- [Data records]:
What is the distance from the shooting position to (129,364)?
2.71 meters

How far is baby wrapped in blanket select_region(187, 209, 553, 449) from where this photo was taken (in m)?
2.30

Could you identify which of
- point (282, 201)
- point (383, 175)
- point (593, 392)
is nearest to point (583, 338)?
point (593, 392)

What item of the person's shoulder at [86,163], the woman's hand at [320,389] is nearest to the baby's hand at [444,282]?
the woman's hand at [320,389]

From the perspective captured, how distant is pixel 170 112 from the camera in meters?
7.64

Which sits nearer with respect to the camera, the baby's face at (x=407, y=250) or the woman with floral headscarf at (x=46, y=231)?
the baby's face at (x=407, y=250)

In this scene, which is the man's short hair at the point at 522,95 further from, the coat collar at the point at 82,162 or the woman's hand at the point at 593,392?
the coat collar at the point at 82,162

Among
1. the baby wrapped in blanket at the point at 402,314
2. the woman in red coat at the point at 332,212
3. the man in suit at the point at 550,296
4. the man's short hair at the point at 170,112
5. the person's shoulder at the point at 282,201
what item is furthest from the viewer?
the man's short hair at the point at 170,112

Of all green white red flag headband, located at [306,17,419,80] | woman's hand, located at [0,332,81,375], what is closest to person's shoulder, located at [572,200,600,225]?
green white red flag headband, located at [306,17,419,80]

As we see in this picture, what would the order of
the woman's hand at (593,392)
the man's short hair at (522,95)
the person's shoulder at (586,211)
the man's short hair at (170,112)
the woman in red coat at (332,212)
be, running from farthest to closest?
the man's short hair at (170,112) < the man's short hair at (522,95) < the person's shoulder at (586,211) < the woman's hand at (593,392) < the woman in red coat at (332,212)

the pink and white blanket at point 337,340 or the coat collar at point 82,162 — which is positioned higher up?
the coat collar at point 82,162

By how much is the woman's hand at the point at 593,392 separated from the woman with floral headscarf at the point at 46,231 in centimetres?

- [Aim]:
Lines from the one containing "From the perspective" through the final line are to be given again verbatim, with nothing before or after.

- [Result of the task]:
From the perspective captured, how distant is pixel 170 112 from the camera in meters?
7.64

Which sits nearer with respect to the camera, the baby's face at (x=407, y=250) or the woman with floral headscarf at (x=46, y=231)?
the baby's face at (x=407, y=250)

In this scene, which is the man's short hair at the point at 522,95 further from, the coat collar at the point at 82,162 or the woman's hand at the point at 593,392?
the coat collar at the point at 82,162

Among
1. the baby wrapped in blanket at the point at 402,314
2. the woman in red coat at the point at 332,212
3. the man in suit at the point at 550,296
4. the man's short hair at the point at 170,112
5. the person's shoulder at the point at 282,201
what item is furthest from the viewer?
the man's short hair at the point at 170,112

Of all green white red flag headband, located at [306,17,419,80] | woman's hand, located at [0,332,81,375], what is closest to person's shoulder, located at [572,200,600,225]?
green white red flag headband, located at [306,17,419,80]

As we see in this picture, what would the order of
the woman's hand at (593,392)
the man's short hair at (522,95)
the person's shoulder at (586,211)
the man's short hair at (170,112)
the woman in red coat at (332,212)
be, running from farthest to closest?
the man's short hair at (170,112) < the man's short hair at (522,95) < the person's shoulder at (586,211) < the woman's hand at (593,392) < the woman in red coat at (332,212)

the pink and white blanket at point 337,340 or the coat collar at point 82,162 — which is positioned higher up?
the coat collar at point 82,162

By how much is the woman's hand at the point at 593,392 separated from the woman with floral headscarf at the point at 46,231 in centimetres?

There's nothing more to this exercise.